▸ 演習課題
1. 本文の一部を、「当該記事ば拝読してふと思ひ出」を含む語句から書き写し始め、「ると発想されるのも、頷ける。」まで来たらそこで止めてください。
2. 本文で、ヨコに混み合う字種の例として挙げられている漢字はどれですか。
3. 活字と書体をめぐる本文の続きを、最後の文の次から書いてください。

▸ 本文
-=-=-
以前記した、『今井直一「活字書体と読み易さ」の時代背景』(20090710)に関連して。
昭和十四年六月の東京朝日新聞を見ると、『印刷術』を書いた元印刷局の工学博士で印刷学会の会長である矢野道也が「物質節約と技術の立場から」といふ副題で書いた「活字の統制(上)」が六月五日付で、また陸軍軍医学校の教官から東京帝大に移りやがて医学部長にもなった「石原式学校用色覚異常検査表」の石原忍が「眼の保健と衛生的立場から」といふ副題で書いた「活字の統制(下)」が六日付で出てゐる。
『文字の骨組み』(asin:4434130919)に続いて『文字の組み方』(asin:4416610122)を出された大熊肇さんのブログに「新聞の活字は天地を縮めたのではない」といふ秀逸な記事が出てゐたので、その辺をウロついてゐた印刷史散策者の一人として、上記状況ばメモしておく。
当該記事ば拝読してふと思ひ出したのが、「ゴシック4550」のこと。昭和十五年の「朝日活字」もゴシック4550も、どちらも近現代の日本語ば綴る二千字程の常用漢字を相手に考へると横方向に拡げてやることで日本語の活字は視認しやすくなるといふ認識に立ってゐる。
確かに、現在の常用漢字を平均的に見れば、「髪」「警」「驚」「襲」などタテに混み合ふ字種よりも、「縦」「擬」「鍛」「繭」「臓」などヨコに混み合ふ字種の方が多い。ヨコ方向の隙間を空ければ弁別しやすくなると発想されるのも、頷ける。
ちなみに、昭和十六年には書籍サイズの規制(規格化)と出版用紙の配給制度が始まり、昭和十八年には「書籍の余白を制限する」方針が打ち出されたりしてゐる。
-=-=-
▸ 抽出した行
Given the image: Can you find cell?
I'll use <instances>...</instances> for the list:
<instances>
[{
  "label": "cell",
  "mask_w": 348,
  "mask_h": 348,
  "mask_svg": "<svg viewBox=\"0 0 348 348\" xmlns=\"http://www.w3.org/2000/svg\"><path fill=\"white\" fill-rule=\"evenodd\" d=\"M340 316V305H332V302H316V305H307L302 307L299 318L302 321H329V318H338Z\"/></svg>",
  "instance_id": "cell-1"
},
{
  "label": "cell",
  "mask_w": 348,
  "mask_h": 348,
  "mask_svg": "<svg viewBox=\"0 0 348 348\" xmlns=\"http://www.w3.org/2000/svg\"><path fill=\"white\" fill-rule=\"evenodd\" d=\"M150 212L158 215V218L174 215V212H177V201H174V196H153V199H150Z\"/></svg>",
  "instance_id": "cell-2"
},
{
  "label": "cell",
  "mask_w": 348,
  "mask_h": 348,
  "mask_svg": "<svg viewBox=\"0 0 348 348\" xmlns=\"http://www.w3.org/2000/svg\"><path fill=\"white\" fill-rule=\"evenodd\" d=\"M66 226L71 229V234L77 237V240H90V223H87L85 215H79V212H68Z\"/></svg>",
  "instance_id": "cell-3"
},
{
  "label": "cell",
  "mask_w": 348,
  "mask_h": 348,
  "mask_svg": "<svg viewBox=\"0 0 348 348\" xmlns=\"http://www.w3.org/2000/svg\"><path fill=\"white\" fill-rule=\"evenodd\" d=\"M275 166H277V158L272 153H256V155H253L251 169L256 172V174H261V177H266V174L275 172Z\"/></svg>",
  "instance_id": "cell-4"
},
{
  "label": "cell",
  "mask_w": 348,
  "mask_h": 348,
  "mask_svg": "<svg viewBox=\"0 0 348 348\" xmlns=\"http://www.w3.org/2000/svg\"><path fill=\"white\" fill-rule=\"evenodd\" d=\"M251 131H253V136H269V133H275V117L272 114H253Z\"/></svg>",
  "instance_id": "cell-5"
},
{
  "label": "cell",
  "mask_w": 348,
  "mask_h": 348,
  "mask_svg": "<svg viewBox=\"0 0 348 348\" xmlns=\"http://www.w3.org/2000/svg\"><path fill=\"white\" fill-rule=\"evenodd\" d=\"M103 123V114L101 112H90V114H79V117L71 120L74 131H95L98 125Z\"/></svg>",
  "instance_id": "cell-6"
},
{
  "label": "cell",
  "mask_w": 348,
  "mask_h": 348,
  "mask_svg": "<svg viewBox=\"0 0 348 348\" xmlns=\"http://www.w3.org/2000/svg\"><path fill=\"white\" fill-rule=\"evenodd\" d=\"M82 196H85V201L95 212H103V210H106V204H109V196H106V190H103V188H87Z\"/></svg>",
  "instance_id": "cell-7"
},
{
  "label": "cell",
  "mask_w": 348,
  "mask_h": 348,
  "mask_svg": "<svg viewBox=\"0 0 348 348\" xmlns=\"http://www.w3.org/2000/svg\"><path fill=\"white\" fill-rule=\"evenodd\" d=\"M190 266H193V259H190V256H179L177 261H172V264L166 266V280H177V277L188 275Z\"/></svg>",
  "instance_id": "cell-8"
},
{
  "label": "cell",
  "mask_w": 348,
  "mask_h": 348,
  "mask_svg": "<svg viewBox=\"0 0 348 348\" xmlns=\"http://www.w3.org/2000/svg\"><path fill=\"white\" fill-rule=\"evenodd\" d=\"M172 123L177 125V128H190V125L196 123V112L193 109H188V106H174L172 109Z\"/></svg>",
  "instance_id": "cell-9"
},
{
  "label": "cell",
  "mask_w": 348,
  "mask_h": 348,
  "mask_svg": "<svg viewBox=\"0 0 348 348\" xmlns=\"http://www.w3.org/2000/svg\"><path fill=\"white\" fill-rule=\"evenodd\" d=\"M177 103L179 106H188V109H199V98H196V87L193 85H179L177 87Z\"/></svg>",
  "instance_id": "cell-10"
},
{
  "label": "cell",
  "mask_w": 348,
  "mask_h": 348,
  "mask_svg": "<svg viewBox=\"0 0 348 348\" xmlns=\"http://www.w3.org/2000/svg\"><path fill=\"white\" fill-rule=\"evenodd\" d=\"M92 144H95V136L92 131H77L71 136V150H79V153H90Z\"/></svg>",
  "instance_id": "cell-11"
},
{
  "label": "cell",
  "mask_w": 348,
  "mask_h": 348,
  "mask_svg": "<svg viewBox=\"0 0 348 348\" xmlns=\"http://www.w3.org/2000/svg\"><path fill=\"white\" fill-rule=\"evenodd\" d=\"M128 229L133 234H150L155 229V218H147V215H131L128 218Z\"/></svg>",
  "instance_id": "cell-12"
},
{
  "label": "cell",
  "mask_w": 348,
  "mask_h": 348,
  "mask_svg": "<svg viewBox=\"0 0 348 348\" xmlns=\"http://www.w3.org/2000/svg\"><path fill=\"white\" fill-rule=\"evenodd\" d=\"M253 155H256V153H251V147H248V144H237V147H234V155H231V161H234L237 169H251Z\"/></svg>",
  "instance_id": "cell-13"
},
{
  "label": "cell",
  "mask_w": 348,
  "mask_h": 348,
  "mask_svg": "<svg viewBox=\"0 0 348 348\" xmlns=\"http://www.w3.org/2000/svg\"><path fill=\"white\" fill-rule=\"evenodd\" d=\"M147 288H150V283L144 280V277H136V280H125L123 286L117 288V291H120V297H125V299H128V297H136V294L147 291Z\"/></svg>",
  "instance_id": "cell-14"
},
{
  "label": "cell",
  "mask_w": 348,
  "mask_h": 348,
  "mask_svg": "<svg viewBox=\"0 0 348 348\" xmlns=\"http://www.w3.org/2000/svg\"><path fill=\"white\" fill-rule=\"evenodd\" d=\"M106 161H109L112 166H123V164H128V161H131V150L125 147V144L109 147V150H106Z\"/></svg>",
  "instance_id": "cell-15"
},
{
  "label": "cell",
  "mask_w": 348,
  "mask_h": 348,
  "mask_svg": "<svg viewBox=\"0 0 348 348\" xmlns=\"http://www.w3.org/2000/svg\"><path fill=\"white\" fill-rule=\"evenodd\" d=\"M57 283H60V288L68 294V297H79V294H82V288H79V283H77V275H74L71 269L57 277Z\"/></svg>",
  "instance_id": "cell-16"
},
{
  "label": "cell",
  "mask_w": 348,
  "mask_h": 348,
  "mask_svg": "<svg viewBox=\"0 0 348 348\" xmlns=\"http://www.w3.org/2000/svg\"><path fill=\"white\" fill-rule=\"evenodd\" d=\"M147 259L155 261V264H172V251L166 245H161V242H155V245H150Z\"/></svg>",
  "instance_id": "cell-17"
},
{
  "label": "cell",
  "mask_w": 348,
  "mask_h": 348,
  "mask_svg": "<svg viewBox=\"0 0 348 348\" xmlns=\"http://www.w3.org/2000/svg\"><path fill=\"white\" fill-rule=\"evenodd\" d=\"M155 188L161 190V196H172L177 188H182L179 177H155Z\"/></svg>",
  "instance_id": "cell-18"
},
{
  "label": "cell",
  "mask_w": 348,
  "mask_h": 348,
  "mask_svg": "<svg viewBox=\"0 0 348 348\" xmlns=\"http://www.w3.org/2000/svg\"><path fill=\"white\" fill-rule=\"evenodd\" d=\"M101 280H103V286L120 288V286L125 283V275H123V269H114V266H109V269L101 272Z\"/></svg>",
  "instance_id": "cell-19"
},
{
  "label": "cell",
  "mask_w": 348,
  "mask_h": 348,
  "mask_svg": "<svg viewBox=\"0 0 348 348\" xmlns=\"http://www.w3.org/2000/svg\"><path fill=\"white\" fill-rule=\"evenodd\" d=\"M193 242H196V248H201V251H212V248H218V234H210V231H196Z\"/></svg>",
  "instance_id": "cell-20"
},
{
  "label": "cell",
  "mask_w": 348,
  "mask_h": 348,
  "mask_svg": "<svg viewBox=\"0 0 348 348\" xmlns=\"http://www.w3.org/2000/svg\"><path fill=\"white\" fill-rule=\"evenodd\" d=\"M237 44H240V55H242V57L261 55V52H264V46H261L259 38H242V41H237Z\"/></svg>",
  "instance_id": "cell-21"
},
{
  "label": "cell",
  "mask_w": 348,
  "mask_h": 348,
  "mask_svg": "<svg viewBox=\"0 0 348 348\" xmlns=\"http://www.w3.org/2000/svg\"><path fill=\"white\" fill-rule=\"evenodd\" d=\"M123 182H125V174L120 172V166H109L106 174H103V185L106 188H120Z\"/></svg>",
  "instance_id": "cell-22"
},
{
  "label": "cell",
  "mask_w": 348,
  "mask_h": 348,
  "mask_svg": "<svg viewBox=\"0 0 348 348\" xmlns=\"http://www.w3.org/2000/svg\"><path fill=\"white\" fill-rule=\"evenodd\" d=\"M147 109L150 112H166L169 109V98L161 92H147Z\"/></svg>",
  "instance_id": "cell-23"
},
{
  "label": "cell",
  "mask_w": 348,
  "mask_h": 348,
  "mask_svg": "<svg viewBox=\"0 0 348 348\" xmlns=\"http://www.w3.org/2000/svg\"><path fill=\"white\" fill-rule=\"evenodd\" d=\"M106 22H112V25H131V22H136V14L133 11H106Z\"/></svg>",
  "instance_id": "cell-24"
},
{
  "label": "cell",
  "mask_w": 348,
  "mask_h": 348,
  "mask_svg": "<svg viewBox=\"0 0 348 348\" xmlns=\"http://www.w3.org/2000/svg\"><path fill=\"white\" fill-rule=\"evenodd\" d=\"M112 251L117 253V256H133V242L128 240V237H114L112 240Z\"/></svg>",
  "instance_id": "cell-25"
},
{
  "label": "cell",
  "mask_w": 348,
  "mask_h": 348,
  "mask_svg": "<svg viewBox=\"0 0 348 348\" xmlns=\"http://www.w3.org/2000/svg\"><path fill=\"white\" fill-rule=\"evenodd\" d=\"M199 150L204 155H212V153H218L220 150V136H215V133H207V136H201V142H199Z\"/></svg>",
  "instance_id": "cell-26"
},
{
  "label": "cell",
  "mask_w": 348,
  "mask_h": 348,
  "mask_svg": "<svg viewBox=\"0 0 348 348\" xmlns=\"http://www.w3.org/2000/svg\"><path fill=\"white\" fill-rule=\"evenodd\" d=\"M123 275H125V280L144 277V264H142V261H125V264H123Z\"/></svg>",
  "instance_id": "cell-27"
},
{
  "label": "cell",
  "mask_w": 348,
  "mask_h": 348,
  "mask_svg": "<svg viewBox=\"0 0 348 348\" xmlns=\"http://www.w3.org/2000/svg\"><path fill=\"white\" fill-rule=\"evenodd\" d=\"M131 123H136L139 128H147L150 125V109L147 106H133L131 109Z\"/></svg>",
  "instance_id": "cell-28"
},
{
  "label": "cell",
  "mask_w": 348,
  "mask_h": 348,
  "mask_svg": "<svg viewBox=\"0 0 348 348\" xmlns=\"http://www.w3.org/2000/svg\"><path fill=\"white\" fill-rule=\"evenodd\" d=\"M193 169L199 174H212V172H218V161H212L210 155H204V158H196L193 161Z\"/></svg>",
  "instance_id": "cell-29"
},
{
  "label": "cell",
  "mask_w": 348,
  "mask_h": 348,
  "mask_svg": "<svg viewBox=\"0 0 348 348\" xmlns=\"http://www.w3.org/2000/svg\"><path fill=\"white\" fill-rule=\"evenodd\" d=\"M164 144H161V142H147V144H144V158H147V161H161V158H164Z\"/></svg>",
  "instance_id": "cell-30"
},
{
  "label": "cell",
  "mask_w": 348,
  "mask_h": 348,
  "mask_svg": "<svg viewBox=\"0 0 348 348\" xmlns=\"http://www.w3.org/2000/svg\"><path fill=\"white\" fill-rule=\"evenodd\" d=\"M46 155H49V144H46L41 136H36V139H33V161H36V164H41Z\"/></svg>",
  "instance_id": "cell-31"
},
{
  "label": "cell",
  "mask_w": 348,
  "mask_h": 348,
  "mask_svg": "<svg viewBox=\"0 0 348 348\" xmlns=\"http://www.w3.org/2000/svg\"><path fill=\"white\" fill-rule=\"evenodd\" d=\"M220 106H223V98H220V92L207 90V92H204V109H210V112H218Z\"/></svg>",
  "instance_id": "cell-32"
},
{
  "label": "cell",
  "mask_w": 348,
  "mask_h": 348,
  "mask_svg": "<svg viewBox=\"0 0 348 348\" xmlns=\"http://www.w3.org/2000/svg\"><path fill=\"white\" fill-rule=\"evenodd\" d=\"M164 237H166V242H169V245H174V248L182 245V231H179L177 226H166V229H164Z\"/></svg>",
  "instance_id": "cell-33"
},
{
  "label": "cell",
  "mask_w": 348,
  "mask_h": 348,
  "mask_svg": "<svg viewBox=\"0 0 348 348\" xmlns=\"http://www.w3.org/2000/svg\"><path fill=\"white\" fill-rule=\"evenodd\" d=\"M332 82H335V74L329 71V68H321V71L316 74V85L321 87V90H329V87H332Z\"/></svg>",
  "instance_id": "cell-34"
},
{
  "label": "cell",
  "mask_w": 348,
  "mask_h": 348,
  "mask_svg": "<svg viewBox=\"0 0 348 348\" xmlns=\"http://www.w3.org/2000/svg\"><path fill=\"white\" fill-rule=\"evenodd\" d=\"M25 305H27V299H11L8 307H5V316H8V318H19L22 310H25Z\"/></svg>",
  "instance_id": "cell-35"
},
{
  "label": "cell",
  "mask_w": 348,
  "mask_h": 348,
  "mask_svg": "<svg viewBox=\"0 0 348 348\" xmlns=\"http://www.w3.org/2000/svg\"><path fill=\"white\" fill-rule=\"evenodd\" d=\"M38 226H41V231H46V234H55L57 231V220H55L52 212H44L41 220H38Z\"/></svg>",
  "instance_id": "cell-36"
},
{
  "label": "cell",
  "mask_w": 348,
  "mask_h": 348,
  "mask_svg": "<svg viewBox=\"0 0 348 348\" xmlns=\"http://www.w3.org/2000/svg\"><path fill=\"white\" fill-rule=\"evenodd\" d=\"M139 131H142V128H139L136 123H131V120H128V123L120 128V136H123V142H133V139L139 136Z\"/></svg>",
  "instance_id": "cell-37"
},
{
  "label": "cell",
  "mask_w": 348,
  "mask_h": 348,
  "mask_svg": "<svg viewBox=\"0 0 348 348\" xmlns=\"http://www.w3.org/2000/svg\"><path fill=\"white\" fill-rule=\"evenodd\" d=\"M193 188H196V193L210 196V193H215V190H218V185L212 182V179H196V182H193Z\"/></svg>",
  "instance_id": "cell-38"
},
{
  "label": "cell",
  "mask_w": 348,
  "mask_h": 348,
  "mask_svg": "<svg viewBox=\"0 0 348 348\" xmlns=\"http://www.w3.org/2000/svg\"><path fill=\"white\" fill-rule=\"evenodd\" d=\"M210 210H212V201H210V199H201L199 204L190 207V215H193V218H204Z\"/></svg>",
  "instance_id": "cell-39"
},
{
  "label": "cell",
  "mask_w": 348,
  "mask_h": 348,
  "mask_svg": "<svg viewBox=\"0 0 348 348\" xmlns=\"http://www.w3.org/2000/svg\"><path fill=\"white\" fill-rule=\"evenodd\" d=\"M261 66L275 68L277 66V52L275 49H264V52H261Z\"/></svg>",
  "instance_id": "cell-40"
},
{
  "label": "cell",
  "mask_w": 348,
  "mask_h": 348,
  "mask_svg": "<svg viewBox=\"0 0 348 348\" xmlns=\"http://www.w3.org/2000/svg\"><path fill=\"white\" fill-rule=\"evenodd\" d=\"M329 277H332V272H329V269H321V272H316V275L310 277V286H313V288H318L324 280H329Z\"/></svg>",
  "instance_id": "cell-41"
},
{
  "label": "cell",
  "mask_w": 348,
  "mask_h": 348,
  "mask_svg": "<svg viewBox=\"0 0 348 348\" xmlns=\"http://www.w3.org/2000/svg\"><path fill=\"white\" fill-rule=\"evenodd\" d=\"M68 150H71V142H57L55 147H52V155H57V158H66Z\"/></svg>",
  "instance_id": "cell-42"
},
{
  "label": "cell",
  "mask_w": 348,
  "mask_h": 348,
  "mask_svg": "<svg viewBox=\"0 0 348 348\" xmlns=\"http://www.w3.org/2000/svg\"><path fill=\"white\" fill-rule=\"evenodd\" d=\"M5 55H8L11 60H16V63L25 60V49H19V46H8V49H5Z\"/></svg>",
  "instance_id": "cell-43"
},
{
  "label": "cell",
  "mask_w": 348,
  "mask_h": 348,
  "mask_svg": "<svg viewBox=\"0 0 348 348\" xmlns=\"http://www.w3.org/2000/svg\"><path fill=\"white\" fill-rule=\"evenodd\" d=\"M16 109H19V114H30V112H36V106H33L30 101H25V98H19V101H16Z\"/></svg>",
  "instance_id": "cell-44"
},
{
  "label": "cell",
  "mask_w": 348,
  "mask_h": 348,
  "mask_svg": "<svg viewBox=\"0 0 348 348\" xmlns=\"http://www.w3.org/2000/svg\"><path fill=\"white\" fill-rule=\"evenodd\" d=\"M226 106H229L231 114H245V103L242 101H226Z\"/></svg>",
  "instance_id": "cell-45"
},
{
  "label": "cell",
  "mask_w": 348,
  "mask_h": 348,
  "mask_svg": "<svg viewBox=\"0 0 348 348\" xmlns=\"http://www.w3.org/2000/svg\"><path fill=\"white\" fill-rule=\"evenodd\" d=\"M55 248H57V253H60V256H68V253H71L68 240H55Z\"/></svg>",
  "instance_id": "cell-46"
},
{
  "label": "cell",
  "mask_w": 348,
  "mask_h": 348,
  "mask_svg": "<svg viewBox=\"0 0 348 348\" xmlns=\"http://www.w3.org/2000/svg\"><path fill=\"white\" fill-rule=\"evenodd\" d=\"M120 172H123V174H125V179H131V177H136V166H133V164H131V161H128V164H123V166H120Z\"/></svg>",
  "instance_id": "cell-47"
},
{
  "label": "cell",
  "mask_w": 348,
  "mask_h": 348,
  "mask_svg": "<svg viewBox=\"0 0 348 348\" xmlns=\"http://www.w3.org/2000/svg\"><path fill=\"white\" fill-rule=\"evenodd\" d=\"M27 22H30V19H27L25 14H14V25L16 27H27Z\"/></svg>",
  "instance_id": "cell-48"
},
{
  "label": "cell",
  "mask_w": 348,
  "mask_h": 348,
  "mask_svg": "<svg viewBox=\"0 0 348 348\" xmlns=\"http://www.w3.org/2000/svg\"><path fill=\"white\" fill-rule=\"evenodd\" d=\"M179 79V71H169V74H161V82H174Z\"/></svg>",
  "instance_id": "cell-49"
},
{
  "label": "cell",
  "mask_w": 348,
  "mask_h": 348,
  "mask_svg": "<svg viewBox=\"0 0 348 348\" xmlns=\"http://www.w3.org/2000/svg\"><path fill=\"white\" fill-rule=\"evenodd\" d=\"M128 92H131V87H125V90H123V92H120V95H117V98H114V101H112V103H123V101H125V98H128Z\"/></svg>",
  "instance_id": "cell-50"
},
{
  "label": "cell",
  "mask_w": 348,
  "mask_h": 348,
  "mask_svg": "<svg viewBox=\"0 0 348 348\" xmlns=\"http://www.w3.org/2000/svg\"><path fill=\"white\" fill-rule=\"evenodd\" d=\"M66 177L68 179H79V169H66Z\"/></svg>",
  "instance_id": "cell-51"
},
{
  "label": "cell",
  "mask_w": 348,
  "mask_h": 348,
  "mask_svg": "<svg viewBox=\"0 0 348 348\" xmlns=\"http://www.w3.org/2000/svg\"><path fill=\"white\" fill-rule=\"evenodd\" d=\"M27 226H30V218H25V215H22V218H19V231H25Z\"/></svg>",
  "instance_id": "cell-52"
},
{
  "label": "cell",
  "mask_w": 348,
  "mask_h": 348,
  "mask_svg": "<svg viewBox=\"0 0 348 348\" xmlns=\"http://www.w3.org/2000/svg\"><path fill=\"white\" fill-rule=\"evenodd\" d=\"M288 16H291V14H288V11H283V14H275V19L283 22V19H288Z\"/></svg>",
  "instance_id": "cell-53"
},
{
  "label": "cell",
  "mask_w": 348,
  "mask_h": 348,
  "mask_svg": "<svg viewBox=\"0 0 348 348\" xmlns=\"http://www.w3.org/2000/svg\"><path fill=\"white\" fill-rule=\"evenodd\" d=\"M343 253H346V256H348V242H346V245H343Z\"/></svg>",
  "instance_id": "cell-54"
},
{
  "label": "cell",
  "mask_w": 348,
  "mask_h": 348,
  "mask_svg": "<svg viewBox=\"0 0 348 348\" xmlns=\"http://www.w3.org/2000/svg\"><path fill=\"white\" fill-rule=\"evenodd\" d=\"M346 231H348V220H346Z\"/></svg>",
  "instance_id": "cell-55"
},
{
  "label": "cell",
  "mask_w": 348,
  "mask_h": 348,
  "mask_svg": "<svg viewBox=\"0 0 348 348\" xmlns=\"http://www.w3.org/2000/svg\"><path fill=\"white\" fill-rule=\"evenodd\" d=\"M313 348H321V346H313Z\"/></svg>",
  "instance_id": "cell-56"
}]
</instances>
-=-=-
▸ 課題の解答
1.
当該記事ば拝読してふと思ひ出したのが、「ゴシック4550」のこと。昭和十五年の「朝日活字」もゴシック4550も、どちらも近現代の日本語ば綴る二千字程の常用漢字を相手に考へると横方向に拡げてやることで日本語の活字は視認しやすくなるといふ認識に立ってゐる。
確かに、現在の常用漢字を平均的に見れば、「髪」「警」「驚」「襲」などタテに混み合ふ字種よりも、「縦」「擬」「鍛」「繭」「臓」などヨコに混み合ふ字種の方が多い。ヨコ方向の隙間を空ければ弁別しやすくなると発想されるのも、頷ける。

2. 縦、擬、鍛、繭、臓

3.
岡茂雄が『本屋風情』(1974、平凡社)で“サンヤツ”広告の考へ方は自分がオリジナルだが新聞社側の営業方針によって挫折したといふ意味のことを書いてゐるんだども、時に新聞の一面の四分の三ほどを占めてゐた野放図な出版広告が全面的に“サンヤツ”化するのも、昭和十七-八年頃の統制の結果である。
昭和十八年十一月二十日付で初版が発行された徳永直『光をかかぐる人々』も、昭和十八年三月中旬に最初の“サンヤツ”新聞広告が各紙に打たれ、十八年十月・十一月に次の“サンヤツ”広告が各紙に出されてゐる。
……
事の大小から考へると、こちらを特筆大書すべきだと思ふんだども。
同じく大熊肇さんの直近のブログ記事、「号数サイズシステムは七号を汎用ルビとして作られたものではないだろうか?」といふ発見(問題提起)。
ブクマコメントから判断すると、名古屋DTPの勉強部屋での話題らしいんだども、これはすごい。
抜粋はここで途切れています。